Labor listed its Environmental Protection and Biodiversity reform legislation for a vote in the Senate last week, but ran out of time. It is expected to be put before the chamber, where Labor does not hold a majority, when parliament resumes next month.

“Rio Tinto supports the Australian government prioritising and progressing reforms to the EPBC Act, given the urgency of finding solutions to nature loss and the impact of climate change,” the company said in a statement.

“We are committed to working constructively with government, First Nations peoples, civil society and other stakeholders to achieve these outcomes and delivering reforms which are workable and sustainable for the long term.”

In particular, Rio Tinto called for creation of “strong national environmental standards that establish shared goals for nature, provide clear assessment criteria and underpin accreditation of related regulatory processes”.

It said the laws need to establish “strengthened and independent compliance and enforcement powers, with appropriate governance and guardrails for their use”.

In an apparent effort to bridge the gap with the Greens and environmentalists demanding the legislation include explicit mechanisms to block high emitting projects, Rio said it “acknowledges the interdependencies between nature and climate”.

However, it warned that the legislation is ultimately about spurring investment in minerals projects that are critical to decarbonisation technology.

“Policy settings on climate must balance the need for permitting efficiency that is essential for projects including those that decarbonise our operations or provide the metals and materials required for the energy transition, and support local communities and jobs in regions where we operate,” the company said.

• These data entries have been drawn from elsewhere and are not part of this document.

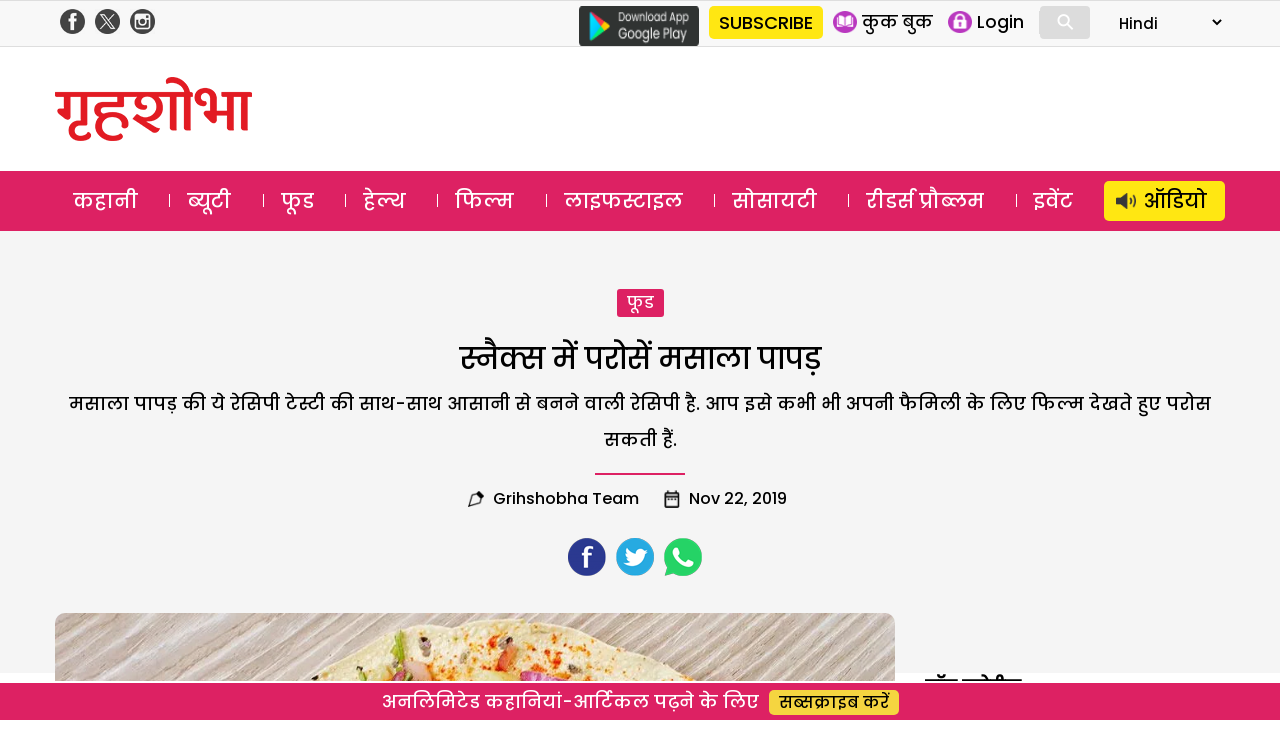

--- FILE ---
content_type: text/html; charset=utf-8
request_url: https://www.google.com/recaptcha/api2/aframe
body_size: 183
content:
<!DOCTYPE HTML><html><head><meta http-equiv="content-type" content="text/html; charset=UTF-8"></head><body><script nonce="HLNl2IJn7hsFnsO1TUEyJQ">/** Anti-fraud and anti-abuse applications only. See google.com/recaptcha */ try{var clients={'sodar':'https://pagead2.googlesyndication.com/pagead/sodar?'};window.addEventListener("message",function(a){try{if(a.source===window.parent){var b=JSON.parse(a.data);var c=clients[b['id']];if(c){var d=document.createElement('img');d.src=c+b['params']+'&rc='+(localStorage.getItem("rc::a")?sessionStorage.getItem("rc::b"):"");window.document.body.appendChild(d);sessionStorage.setItem("rc::e",parseInt(sessionStorage.getItem("rc::e")||0)+1);localStorage.setItem("rc::h",'1768953791042');}}}catch(b){}});window.parent.postMessage("_grecaptcha_ready", "*");}catch(b){}</script></body></html>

Rio said it would work with the government on how to support the federal government’s next national target on emissions reduction.

Conservation group welcomes intervention

The mining company’s intervention was welcomed by the Australian Climate and Biodiversity Foundation (ACBF), an advocacy group chaired by former Treasury secretary Ken Henry.

“There is deep support for reform of Australia’s environment laws from some of Australia’s largest companies that are the biggest users of the environmental assessment and approval provisions of the existing national environment laws and there is genuine support for the creation of strong new national environmental standards,” ACBF executive director Lyndon Schneiders said.

“Environmental standards were the centrepiece of the wide-ranging reforms recommended by Professor Graeme Samuel in his independent review of the laws in 2019.

“The opportunity exists for political parties to work together to strengthen and pass the Nature Positive bills presently before the Australian Senate, including providing a legislative basis for the making of National Environment Standards that can be good for the environment and good for the economy,” Mr Schneiders said.

Last week, Ai Group chief executive said the nature laws are desperately needed to make it easier to build infrastructure, energy projects, industrial sites and mines that “will enable a prosperous and clean economy”.

“The status quo is slowing down major projects just when we are racing against time to bolster our electricity supply before old coal generators retire and to stake our claim in growing markets for critical minerals,” he said.

“Policy makers should not let the opportunity to improve this situation slip away.

“Throwing money at the current approvals process, as the last Federal Budget did, will help the wheels turn a bit faster. But the long term benefits would be much larger if we also fix the underlying duplication and provide more ways to say ‘yes’ to the projects we need.”